Final Tips: What is the best time to visit Venice?
Venice can be quite crowded, especially during peak tourist season (June-August). If possible, try to visit during the shoulder season (April-May or September-October) when the crowds are smaller and the weather is still pleasant.
- Be prepared to do a lot of walking in Venice. The city is not car-friendly, so you'll need to be comfortable walking or taking public transportation.

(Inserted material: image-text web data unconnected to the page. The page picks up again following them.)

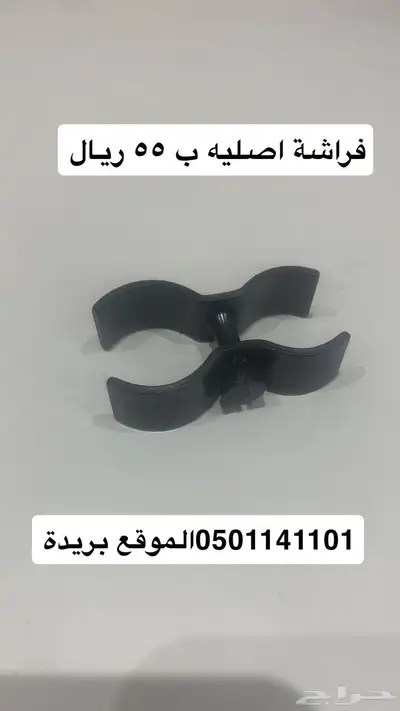قطع شوزن جديد 0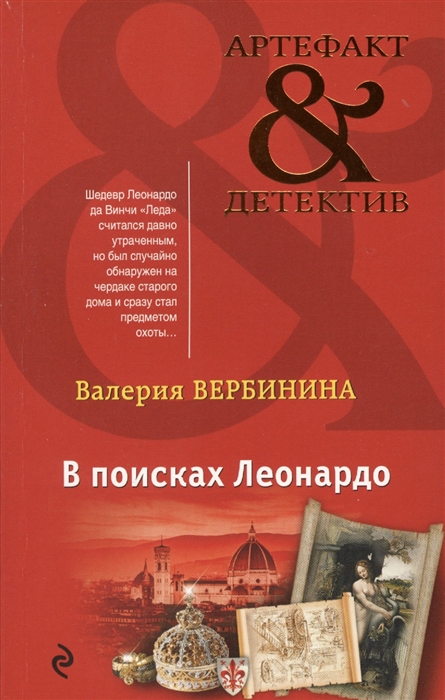 

В поисках Леонардо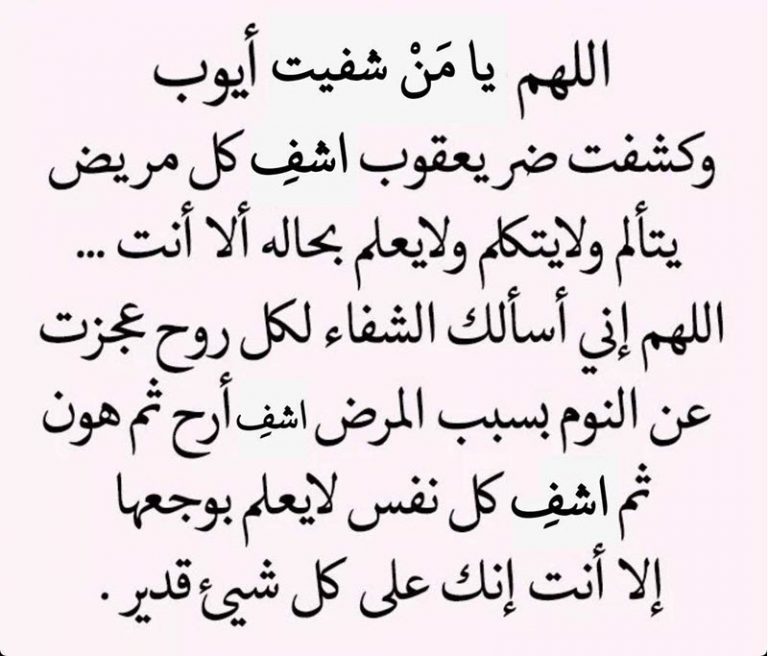 ادعية الشفاء لنفسي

- Dress appropriately for the weather. Venice can be quite hot and humid in the summer, so be sure to wear light, breathable clothing. In the winter, it can be quite cold and damp, so be sure to bring comfortable clothes to keep warm.
The good news is that Venice is one of the only places that has managed to preserve its history and personality over the years. Therefore, it is possible to put the aforementioned museum, restaurant or general recommendations into practice for years to come. Buon viaggio!